Executive Summary
This benchmarking study compares Answer Engine Optimization (AEO) performance across ChatGPT, Perplexity, Google AI Overviews, Gemini, and Claude for enterprise B2B companies. The study establishes industry benchmarks and identifies best practices for multi-engine optimization.
68%
Average Multi-Engine Coverage for Optimized Brands
Our research reveals that brands implementing comprehensive AEO strategies achieve significant presence across multiple AI platforms, with top performers maintaining 80%+ coverage across all five major engines.
Methodology
This benchmarking study analyzed:
- 250 enterprise B2B companies across technology, finance, healthcare, and professional services
- 15,000+ queries tracked across five AI platforms
- Citation frequency and answer inclusion rates
- AEO implementation maturity levels (beginner, intermediate, advanced)
- Industry-specific performance variations
Platform Performance Benchmarks
Overall Citation Rates by Platform
| AI Platform |
Average Citation Rate |
Top Quartile Rate |
Query Volume Analyzed |
| ChatGPT |
58% |
82% |
3,200 |
| Perplexity |
64% |
88% |
3,100 |
| Google AI Overviews |
52% |
76% |
3,500 |
| Gemini |
49% |
73% |
2,800 |
| Claude |
55% |
79% |
2,400 |
Multi-Engine Coverage Benchmarks
Brands were categorized by their presence across multiple platforms:
- Elite (5/5 platforms): 18% of brands | Average citation rate: 84%
- Strong (4/5 platforms): 32% of brands | Average citation rate: 71%
- Moderate (3/5 platforms): 28% of brands | Average citation rate: 52%
- Limited (2/5 platforms): 15% of brands | Average citation rate: 34%
- Single Platform (1/5 platforms): 7% of brands | Average citation rate: 21%
Industry-Specific Benchmarks
Technology/SaaS
- Average multi-engine coverage: 72%
- Top performer coverage: 92%
- Strongest platform: Perplexity (76% citation rate)
- Key success factors: Technical documentation, API documentation, developer-focused content
Financial Services
- Average multi-engine coverage: 61%
- Top performer coverage: 85%
- Strongest platform: ChatGPT (68% citation rate)

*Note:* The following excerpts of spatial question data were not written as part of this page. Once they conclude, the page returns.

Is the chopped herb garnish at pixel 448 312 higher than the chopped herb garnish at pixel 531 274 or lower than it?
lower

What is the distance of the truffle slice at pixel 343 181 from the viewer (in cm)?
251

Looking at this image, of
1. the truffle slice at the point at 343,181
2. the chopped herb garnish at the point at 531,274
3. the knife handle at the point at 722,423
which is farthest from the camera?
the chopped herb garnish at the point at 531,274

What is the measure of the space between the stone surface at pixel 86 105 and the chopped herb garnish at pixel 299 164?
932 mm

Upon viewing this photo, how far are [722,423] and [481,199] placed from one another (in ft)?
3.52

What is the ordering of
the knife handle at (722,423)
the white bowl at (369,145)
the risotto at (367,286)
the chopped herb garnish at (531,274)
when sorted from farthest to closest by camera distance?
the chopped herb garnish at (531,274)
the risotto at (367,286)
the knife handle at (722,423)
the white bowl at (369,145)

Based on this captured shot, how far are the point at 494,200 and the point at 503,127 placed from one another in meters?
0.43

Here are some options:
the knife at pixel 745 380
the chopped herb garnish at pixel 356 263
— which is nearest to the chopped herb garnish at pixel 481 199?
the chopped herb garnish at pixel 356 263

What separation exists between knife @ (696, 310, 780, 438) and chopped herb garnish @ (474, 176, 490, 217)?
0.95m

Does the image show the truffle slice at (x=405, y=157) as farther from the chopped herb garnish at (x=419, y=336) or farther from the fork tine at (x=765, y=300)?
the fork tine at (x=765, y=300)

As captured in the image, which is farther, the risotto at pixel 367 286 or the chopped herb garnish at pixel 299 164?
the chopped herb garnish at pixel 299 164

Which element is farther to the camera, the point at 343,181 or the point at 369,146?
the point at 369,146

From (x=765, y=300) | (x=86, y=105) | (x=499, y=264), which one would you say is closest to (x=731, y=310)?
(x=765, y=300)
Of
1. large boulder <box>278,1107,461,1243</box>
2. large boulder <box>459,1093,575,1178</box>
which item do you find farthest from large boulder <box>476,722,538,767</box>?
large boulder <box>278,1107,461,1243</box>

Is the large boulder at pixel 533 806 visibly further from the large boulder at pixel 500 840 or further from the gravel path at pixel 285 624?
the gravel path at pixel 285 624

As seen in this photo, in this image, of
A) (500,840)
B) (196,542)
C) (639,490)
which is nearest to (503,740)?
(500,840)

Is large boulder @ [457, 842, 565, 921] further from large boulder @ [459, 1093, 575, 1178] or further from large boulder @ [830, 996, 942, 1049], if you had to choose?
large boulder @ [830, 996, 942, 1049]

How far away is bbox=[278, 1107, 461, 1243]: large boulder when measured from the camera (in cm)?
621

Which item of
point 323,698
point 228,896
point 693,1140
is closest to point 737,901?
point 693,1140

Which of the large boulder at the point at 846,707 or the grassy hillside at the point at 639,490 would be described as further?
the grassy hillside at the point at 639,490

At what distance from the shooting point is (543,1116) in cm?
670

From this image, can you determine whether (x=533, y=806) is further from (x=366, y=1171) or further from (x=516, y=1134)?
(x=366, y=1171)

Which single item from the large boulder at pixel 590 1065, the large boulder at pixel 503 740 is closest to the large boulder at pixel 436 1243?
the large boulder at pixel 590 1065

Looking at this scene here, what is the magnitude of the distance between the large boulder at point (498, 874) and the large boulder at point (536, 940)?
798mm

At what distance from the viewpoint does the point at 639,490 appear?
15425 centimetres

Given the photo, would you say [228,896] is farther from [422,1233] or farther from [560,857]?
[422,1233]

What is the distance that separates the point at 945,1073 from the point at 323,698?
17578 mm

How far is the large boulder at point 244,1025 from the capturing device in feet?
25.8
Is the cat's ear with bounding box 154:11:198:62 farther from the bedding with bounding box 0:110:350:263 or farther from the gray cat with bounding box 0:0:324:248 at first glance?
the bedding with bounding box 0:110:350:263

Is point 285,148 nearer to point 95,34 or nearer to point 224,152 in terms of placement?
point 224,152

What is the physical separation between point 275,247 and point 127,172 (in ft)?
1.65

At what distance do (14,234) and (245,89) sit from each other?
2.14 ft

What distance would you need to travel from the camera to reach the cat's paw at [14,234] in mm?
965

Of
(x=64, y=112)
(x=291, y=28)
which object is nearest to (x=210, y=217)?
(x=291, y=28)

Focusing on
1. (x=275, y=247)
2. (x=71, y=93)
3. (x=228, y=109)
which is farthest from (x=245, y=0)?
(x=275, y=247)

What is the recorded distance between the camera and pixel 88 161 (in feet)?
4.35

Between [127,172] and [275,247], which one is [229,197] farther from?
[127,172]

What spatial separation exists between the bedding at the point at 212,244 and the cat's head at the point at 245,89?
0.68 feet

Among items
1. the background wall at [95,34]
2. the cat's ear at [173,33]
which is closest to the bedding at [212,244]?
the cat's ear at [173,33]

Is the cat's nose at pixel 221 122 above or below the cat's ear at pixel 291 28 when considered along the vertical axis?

- Key success factors: Regulatory compliance signals, educational content, trust indicators
Healthcare
- Average multi-engine coverage: 58%
- Top performer coverage: 81%
- Strongest platform: Google AI Overviews (64% citation rate)
- Key success factors: Medical credentials, patient education, local presence
Professional Services
- Average multi-engine coverage: 65%
- Top performer coverage: 87%
- Strongest platform: Claude (71% citation rate)
- Key success factors: Thought leadership, case studies, industry expertise
Best Practices for Multi-Engine Optimization
1. Platform-Specific Strategies
ChatGPT: Focus on Wikipedia presence, comprehensive entity profiles, and historical context
Perplexity: Emphasize recent, authoritative sources with comprehensive structured data
Google AI Overviews: Balance entity authority with traditional SEO and local signals
Gemini: Leverage rich media content and social signals
Claude: Prioritize comprehensive, well-structured content with strong E-E-A-T
2. Universal Optimization Tactics
- Comprehensive Schema Implementation: 15+ schema types for maximum coverage
- Entity Authority Building: Wikipedia, knowledge graphs, and entity relationships
- Citation-Worthy Content: Authoritative answers to common industry questions
- Multi-Platform Tracking: Systematic monitoring across all engines
- Continuous Optimization: Regular updates based on performance data
Performance Improvement Timeline
Based on our analysis of brands that improved their multi-engine coverage:
- 0-3 months: Average improvement of 12% coverage
- 3-6 months: Average improvement of 28% coverage
- 6-12 months: Average improvement of 45% coverage
- 12+ months: Top performers achieve 80%+ coverage
Key Takeaways
- Multi-engine optimization requires platform-specific strategies
- Comprehensive entity authority is the foundation for success
- Top performers invest in both technical and content optimization
- Systematic tracking and optimization drive continuous improvement
- Industry-specific approaches yield better results than generic strategies
Conclusion
This benchmarking study demonstrates that multi-engine AEO optimization is achievable and measurable. Brands that implement comprehensive strategies can expect to see significant improvements in AI answer presence across all major platforms within 6-12 months.
The benchmarks established in this study provide clear targets for organizations looking to optimize their presence in AI-powered search. With systematic implementation and continuous optimization, brands can achieve elite-level multi-engine coverage.